PROVIDED MATERIAL -

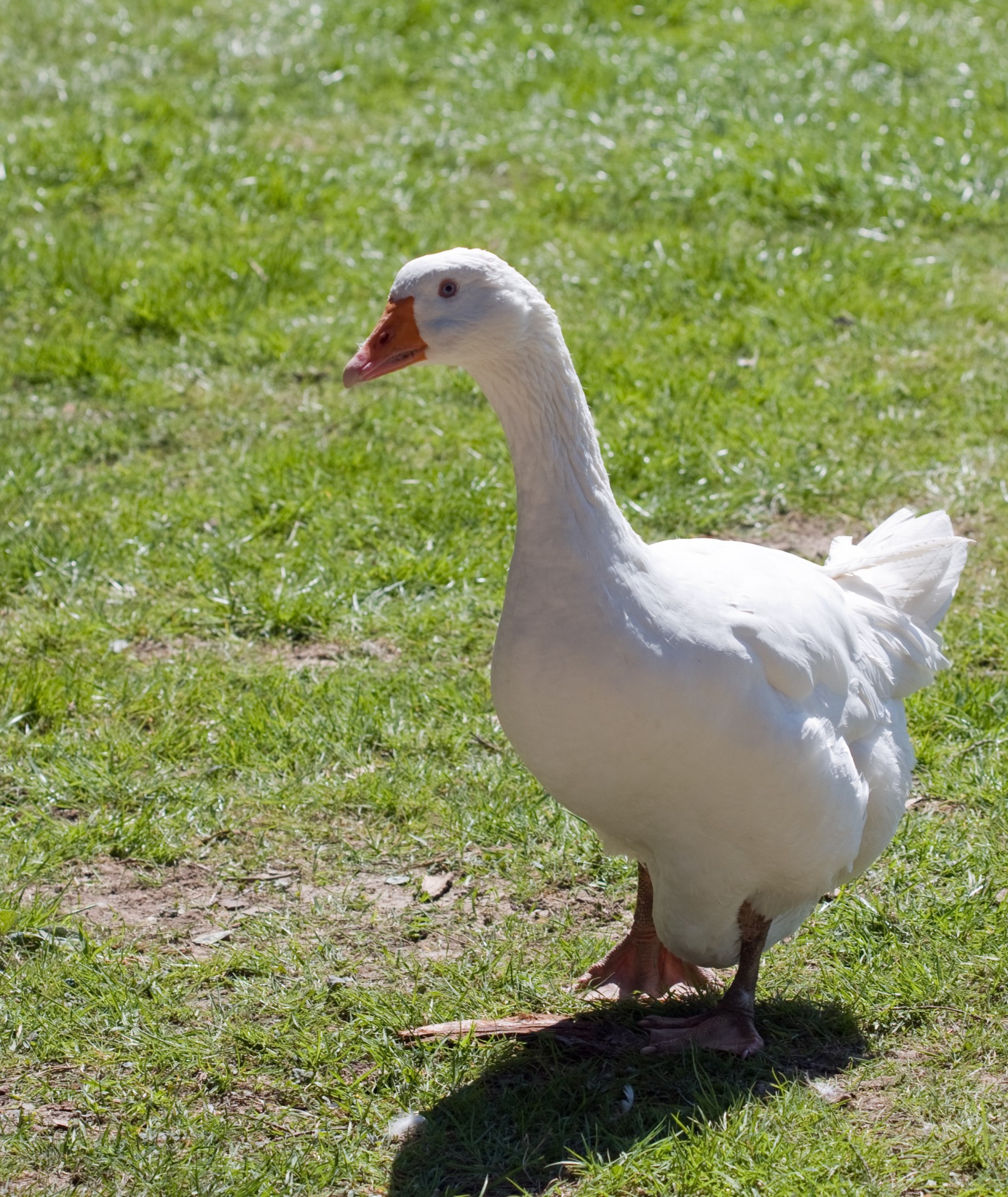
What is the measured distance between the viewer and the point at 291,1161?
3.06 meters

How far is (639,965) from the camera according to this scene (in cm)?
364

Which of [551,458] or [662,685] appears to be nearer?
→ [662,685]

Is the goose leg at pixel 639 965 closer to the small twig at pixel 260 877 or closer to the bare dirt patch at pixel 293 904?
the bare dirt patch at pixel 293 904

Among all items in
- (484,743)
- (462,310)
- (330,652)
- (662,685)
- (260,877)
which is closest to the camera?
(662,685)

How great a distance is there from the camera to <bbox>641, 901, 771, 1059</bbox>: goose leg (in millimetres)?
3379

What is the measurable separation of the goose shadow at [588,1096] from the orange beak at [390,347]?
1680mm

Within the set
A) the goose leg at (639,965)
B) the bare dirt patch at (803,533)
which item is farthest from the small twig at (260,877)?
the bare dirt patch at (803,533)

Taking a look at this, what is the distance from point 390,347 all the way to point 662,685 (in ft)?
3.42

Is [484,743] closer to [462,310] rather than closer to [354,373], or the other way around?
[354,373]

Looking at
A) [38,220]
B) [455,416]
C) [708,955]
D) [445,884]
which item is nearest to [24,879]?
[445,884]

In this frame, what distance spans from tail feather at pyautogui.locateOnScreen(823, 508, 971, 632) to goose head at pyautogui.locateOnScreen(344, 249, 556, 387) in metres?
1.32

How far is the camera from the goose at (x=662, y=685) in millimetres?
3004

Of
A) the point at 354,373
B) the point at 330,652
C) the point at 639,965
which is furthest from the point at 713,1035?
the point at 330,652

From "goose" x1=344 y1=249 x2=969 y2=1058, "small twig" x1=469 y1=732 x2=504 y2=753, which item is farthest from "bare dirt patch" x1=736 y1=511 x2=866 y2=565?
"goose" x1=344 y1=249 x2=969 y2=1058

REQUEST -
Transcribe the preceding listing in its entirety and with exact wording, leaving out pictures.

SOLUTION FOR THIS EXERCISE -
What is the measured distance between the viewer and the point at 291,1161?
3.06 meters

How far is (639,965) from the camera according to this scene (in cm)?
364

Which of [551,458] or [662,685] appears to be nearer?
→ [662,685]

Is the goose leg at pixel 639 965 closer to the small twig at pixel 260 877 or closer to the bare dirt patch at pixel 293 904?
the bare dirt patch at pixel 293 904

Among all items in
- (484,743)
- (462,310)
- (330,652)
- (662,685)
- (260,877)
which is closest to the camera?
(662,685)

How great a distance is there from the camera to <bbox>641, 901, 771, 1059</bbox>: goose leg (in millimetres)?
3379

What is the measurable separation of the goose shadow at [588,1096] from the orange beak at [390,347]?
1680mm

Within the set
A) the goose leg at (639,965)
B) the bare dirt patch at (803,533)
which item is farthest from the small twig at (260,877)?
the bare dirt patch at (803,533)

Taking a look at this, what is the distance from point 390,347 all the way to point 662,685 (in ft)?
3.42

Is [484,743] closer to [462,310] rather than closer to [354,373], or the other way around?
[354,373]

Looking at
A) [38,220]
B) [455,416]
C) [708,955]
D) [445,884]
which item is nearest to [24,879]?
[445,884]

In this frame, what distance spans from tail feather at pyautogui.locateOnScreen(823, 508, 971, 632) to goose head at pyautogui.locateOnScreen(344, 249, 556, 387) in metres?
1.32

How far is the camera from the goose at (x=662, y=685) in millimetres?
3004

Of
A) the point at 354,373
B) the point at 330,652
C) the point at 639,965
which is furthest from the point at 713,1035?
the point at 330,652

From "goose" x1=344 y1=249 x2=969 y2=1058, "small twig" x1=469 y1=732 x2=504 y2=753, which item is farthest from "bare dirt patch" x1=736 y1=511 x2=866 y2=565?
"goose" x1=344 y1=249 x2=969 y2=1058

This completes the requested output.